Unbalanced_scales_polpov

Should Mandatory Arbitration Be Regulated?

July 25, 2012

     “Mandatory arbitration” provisions have come under harsh criticism in recent years. (Since all pre-dispute agreements to arbitrate are “mandatory,” it would be more precise to state that pre-dispute arbitration agreements between parties with unequal bargaining power have raised concerns about their “fairness,” but I will use the shorthand “mandatory arbitration” here.) Such provisions are common in consumer, financial and employment agreements, and increasingly seen in healthcare. Opponents of mandatory arbitration assert that agreements to arbitrate in certain circumstances can be fair only if freely entered into after a dispute arises. The proposed Arbitration Fairness Act of 2009 (now 2011) adopts this stance, and would render unenforceable all pre-dispute arbitration agreements in employment, consumer, franchise and civil rights matters.

      A welcome alternative to the drumbeat of the “Arbitration Fairness” movement is presented by Miles B. Farmer\’s Note in the Yale Law Journal entitled “Mandatory and Fair? A Better System of Mandatory Arbitration.”  If you have any interest in the debate over “mandatory arbitration” and the Arbitration Fairness Act, I recommend that you read this Note in its entirety.

     Mr. Farmer identifies arbitrator bias resulting from the “repeat player” phenomenon as the primary source of unfairness in mandatory arbitration. But he concludes that outlawing all predispute arbitration agreements between parties of unequal bargaining power would be like throwing the baby out with the bathwater. As he explains, the benefits to society and the parties from the widespread use of arbitration in these cases should be maintained.

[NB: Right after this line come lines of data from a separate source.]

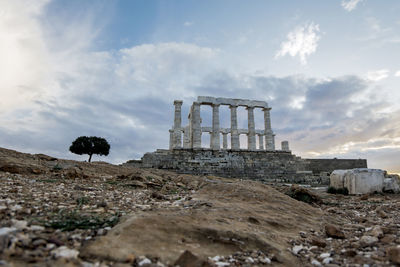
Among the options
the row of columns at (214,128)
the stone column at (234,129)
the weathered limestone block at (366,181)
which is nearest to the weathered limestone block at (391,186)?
the weathered limestone block at (366,181)

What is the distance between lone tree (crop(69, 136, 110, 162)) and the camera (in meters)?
29.6

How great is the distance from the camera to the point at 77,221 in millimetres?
2906

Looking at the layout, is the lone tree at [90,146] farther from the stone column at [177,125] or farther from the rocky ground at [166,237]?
the rocky ground at [166,237]

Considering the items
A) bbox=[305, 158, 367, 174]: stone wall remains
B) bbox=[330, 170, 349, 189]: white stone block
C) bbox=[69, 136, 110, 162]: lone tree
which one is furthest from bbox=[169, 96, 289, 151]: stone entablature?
bbox=[330, 170, 349, 189]: white stone block

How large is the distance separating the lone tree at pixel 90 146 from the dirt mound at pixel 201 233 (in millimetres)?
28533

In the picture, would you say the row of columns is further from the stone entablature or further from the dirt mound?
the dirt mound

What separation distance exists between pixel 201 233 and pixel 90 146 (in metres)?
30.3

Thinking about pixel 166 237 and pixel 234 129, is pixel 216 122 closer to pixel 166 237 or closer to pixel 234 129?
pixel 234 129

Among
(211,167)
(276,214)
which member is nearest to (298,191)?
(276,214)

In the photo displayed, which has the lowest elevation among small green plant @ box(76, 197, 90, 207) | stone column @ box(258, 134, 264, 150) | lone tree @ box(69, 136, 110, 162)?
small green plant @ box(76, 197, 90, 207)

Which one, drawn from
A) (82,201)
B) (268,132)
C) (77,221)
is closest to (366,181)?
(82,201)

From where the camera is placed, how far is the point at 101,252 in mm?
2236

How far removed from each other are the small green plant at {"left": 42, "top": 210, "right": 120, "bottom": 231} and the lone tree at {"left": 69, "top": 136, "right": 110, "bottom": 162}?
29.3m

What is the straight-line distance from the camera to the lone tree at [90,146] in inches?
1166
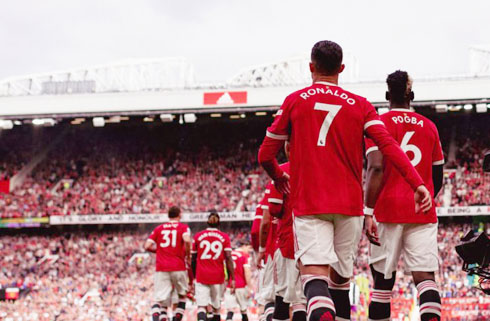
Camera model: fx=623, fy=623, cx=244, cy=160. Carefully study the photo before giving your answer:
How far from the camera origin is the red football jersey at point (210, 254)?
10.1m

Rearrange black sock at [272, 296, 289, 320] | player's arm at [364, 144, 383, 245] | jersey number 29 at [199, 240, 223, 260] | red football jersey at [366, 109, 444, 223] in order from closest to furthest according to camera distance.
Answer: player's arm at [364, 144, 383, 245] < red football jersey at [366, 109, 444, 223] < black sock at [272, 296, 289, 320] < jersey number 29 at [199, 240, 223, 260]

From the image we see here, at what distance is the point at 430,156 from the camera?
5.25 meters

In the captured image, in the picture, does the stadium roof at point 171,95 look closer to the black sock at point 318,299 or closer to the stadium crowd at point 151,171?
the stadium crowd at point 151,171

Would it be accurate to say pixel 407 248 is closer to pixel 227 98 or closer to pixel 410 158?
pixel 410 158

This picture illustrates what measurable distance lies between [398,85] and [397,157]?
1514 mm

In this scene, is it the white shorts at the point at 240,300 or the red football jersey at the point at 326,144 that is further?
the white shorts at the point at 240,300

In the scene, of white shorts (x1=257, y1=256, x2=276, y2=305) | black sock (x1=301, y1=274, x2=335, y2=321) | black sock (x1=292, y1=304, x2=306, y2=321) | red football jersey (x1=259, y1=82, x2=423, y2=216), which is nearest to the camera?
black sock (x1=301, y1=274, x2=335, y2=321)

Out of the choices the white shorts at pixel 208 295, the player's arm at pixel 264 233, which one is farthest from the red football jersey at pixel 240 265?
the player's arm at pixel 264 233

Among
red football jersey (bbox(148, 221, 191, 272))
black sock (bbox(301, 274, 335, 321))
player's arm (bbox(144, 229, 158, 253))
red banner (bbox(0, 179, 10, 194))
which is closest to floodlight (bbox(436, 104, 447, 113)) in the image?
red football jersey (bbox(148, 221, 191, 272))

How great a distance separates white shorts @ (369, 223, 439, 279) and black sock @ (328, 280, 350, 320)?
0.75 metres

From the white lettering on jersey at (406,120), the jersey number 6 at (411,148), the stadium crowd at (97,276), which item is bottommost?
the stadium crowd at (97,276)

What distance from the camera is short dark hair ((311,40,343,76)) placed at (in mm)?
4289

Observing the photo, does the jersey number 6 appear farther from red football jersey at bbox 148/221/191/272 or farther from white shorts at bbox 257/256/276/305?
red football jersey at bbox 148/221/191/272

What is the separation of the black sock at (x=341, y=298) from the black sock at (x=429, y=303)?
691mm
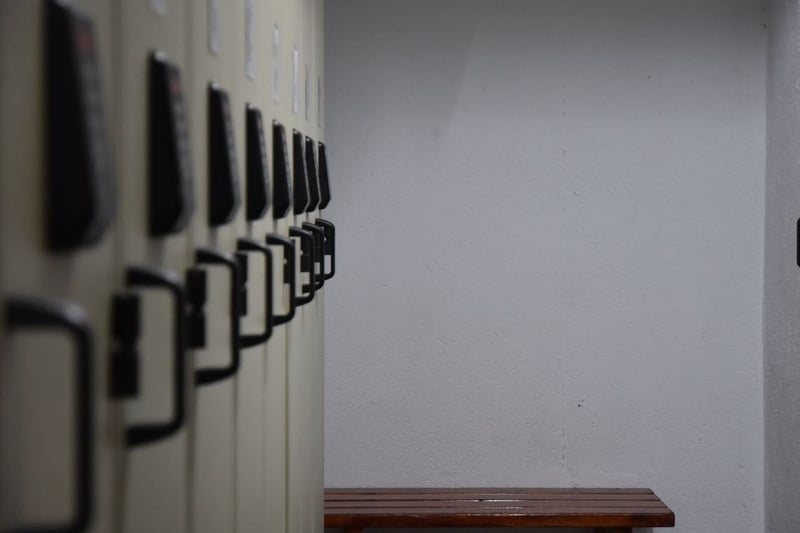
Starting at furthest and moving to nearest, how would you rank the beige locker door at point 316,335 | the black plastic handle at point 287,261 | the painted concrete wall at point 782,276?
the painted concrete wall at point 782,276 → the beige locker door at point 316,335 → the black plastic handle at point 287,261

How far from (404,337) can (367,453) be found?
19.0 inches

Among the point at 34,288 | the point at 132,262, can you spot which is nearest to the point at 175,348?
the point at 132,262

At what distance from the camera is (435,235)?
444 cm

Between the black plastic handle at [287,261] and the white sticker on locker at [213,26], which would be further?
the black plastic handle at [287,261]

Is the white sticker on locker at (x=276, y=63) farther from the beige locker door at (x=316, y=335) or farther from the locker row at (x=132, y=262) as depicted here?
the beige locker door at (x=316, y=335)

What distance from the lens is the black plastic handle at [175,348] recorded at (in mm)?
1031

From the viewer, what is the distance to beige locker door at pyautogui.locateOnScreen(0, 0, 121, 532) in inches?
29.7

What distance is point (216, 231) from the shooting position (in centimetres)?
150

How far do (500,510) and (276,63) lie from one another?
7.89 feet

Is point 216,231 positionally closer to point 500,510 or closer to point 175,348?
point 175,348

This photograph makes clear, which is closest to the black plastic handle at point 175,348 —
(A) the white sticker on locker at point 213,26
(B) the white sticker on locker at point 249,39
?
(A) the white sticker on locker at point 213,26

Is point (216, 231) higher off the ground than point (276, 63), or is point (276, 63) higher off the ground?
point (276, 63)

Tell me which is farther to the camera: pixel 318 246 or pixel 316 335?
pixel 316 335

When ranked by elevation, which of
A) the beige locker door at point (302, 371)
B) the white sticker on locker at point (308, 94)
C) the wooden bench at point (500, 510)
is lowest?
the wooden bench at point (500, 510)
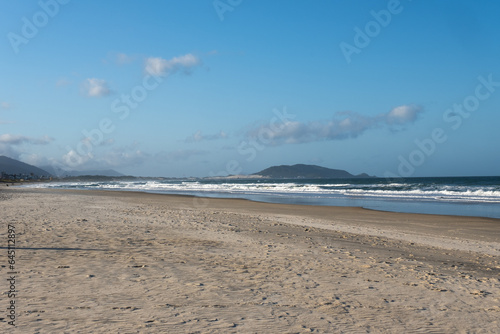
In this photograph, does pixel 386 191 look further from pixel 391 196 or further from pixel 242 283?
pixel 242 283

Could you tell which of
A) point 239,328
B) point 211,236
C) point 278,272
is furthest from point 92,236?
point 239,328

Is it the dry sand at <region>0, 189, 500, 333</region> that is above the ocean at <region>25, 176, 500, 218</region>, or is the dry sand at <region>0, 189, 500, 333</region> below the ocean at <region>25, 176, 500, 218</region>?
below

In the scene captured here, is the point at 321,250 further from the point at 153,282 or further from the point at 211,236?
the point at 153,282

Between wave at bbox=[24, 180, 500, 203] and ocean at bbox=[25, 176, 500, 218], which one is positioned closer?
ocean at bbox=[25, 176, 500, 218]

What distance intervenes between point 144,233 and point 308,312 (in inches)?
262

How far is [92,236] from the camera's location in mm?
9297

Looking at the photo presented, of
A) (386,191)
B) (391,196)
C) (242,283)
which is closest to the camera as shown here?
(242,283)

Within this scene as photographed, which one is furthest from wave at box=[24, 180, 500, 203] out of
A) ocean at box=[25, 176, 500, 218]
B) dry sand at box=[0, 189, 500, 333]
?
dry sand at box=[0, 189, 500, 333]

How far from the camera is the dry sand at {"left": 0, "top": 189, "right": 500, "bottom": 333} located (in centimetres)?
420

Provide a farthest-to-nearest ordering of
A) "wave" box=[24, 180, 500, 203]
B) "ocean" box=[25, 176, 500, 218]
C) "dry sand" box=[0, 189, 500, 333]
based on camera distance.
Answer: "wave" box=[24, 180, 500, 203], "ocean" box=[25, 176, 500, 218], "dry sand" box=[0, 189, 500, 333]

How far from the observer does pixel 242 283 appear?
18.6 feet

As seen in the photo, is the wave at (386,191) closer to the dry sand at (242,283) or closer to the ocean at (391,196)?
the ocean at (391,196)

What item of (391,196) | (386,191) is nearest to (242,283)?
(391,196)

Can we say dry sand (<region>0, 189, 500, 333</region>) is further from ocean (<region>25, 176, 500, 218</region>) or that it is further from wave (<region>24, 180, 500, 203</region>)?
wave (<region>24, 180, 500, 203</region>)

     The Note proposes the creation of a state or federal regulatory regime under which providers of arbitration services (e.g, the American Arbitration Association) would be required to report data on the selection and use of particular arbitrators for repeat players, and the arbitrators\’ awards in those repeat cases. Arbitration providers would be required to demonstrate that the arbitrator selection process resulted in decisions which, in the aggregate, appeared fair to both sides when compared with (i) a range of outcomes deemed “fair,” and (ii) outcomes reported by other arbitration providers. A failure to report required data, to abide by the required arbitrator selection process, or to achieve a “fair” balance of outcomes (in the aggregate), would subject the arbitration provider and the drafter of the arbitration provision to an enforcement action by a designated law enforcement agency (including financial remedies).

     Mr. Farmer would not provide for a challenge to the outcome of any particular arbitration award (thereby retaining each arbitration\’s finality, and avoiding preemption by the Federal Arbitration Act). Further, he would not provide for a private right of action to enforce the regulatory regime.

     The Note focuses the attention of the “mandatory arbitration” debate where it belongs: on the abuses that can taint the outcomes in repeat player cases. It correctly rejects the Arbitration Fairness Act as overkill and protects individual arbitration awards from challenge by unhappy parties. Requiring arbitration providers to demonstrate fairness in the arbitrator selection process for repeat players would be feasible and effective, although I would prefer to see this occur as a result of market forces than by way of government regulation.

     Where Mr. Farmer loses me is in the suggestion that the outcomes of all cases administered by an arbitration provider for a repeat player should be assessed, in the aggregate, for their “fairness.”  Although an arbitrator who ruled in favor of a repeat player in 100% of a large number of cases probably has some explaining to do, a “50-50” split of outcomes is not necessarily fair and just. A fair and just split is the one that results from the decisions of unbiased arbitrators appointed in accordance with the selection rules Mr. Farmer advocates, whatever that split may be. Setting a “50-50,” “60-40,” or any other split as the “fair” standard for arbitration providers to achieve would have the perverse result of requiring those providers to recruit, select and instruct their arbitrators on outcomes –  exactly the kind of interference that created the original problem.

     Rules for the selection of qualified, unbiased arbitrators should be strictly applied, as should ethical constraints relating to cases involving repeat players. A sufficient rotation of arbitrators should be appointed for any repeat player to assure that undue familiarity will not occur. Arbitration providers should embrace these efforts, and make them an important and transparent part of what they offer both parties to a “mandatory arbitration.” But arbitration providers and the government should stay away from selecting particular arbitrators in an effort to assure some preconceived, “fair” mix of outcomes.

     Bias for and bias against a repeat player are equally bad. You either trust the arbitrators you\’ve picked or you don\’t. If you don\’t, you should look elsewhere.